One of my favorite summer poems is From Blossoms by Li-Young Lee. The poet captures the feel of summer with his descriptions of peaches from roadside stands that are “devoured dusty skin and all”. His poem and the metaphor of peaches suggest new ways of appreciating the abundance of my teaching. Summer is a good time to reflect on teaching, to pull into my teaching soul the goodness of what was accomplished during the year. To live fully into my teaching gifts—without concern—unencumbered by images of scarcity. My favorite stanza From Blossoms reads: “There are days we live/ as if death were nowhere/ in the background; from joy/ to joy to joy, from wing to wing,/ from blossom to blossom to/ impossible blossom, to sweet impossible blossom.”
As an educator I’m drawn to the word “impossible.” I understand impossible not as a negative quality as in difficult or challenging but rather as a positive characteristic such as miraculous, unexpected, or fully-whole. This understanding of impossible encourages me to reflect on all the times during the past academic year where the impossible became manifest in my classroom. The times when my students as “impossible blossoms”, miraculously and unexpectedly became fully-whole; giants rising up through the educational stratosphere showering us with robust drops of wisdom and understanding. Thinking about the similarities between my classroom and a summer orchard of peaches, rich with the process of transformation from flower to glory incarnate is life giving and affirming for me. For sure, classroom as orchard also evokes work, pruning unproductive habits, and accepting the possibility of a lost crop due to early frosts, disease, or lack of water. But not now—this is the time of summer, an invitation to live “as if death were nowhere in the background; from joy to joy…” Where do you find deep and abiding joy in your teaching? The kind of joy that dampens your chin like the juices of a summer peach freshly picked from the tree of your teaching? Where and how are you likely to experience the “the round jubilance” of your teaching fullness?

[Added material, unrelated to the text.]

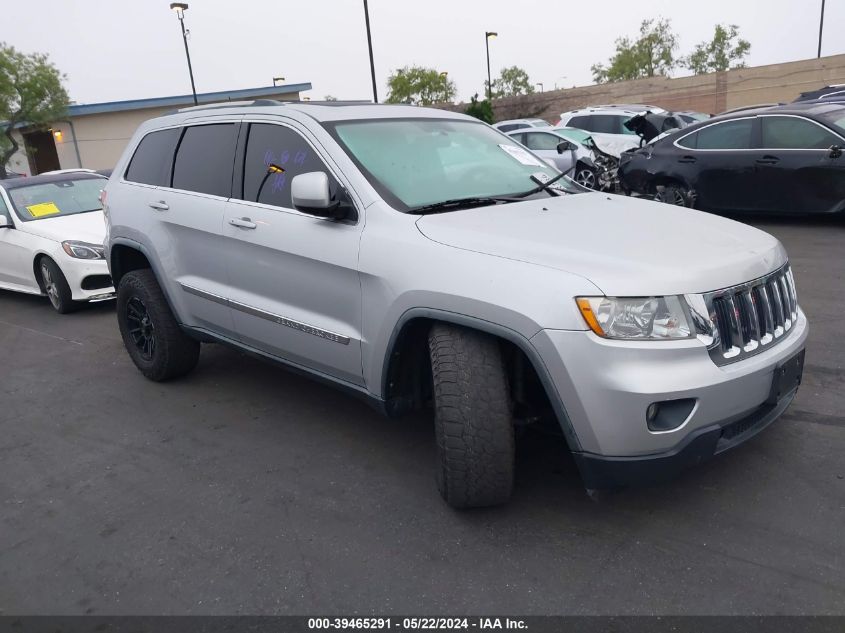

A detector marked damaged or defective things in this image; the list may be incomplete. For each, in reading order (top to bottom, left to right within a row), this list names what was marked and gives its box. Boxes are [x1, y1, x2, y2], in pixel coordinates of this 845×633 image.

damaged black tesla [612, 102, 844, 214]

As an educator I feel compelled to rewrite the ending of Li-Young Lee’s poem to read: “from student to student to impossible student, to sweet impossible student.” The source of my teaching abundance are the students I’m privileged to share the classroom with. Does From Blossoms speak to your teacher heart? If so, how might you rewrite the stanza to reflect your personal sense of summer’s abundance in your teaching? I encourage you to enjoy the tastes, textures, and flavor of your teaching; its abundance is real and abiding just like peaches waiting for you at your local fruit stand or grocery store.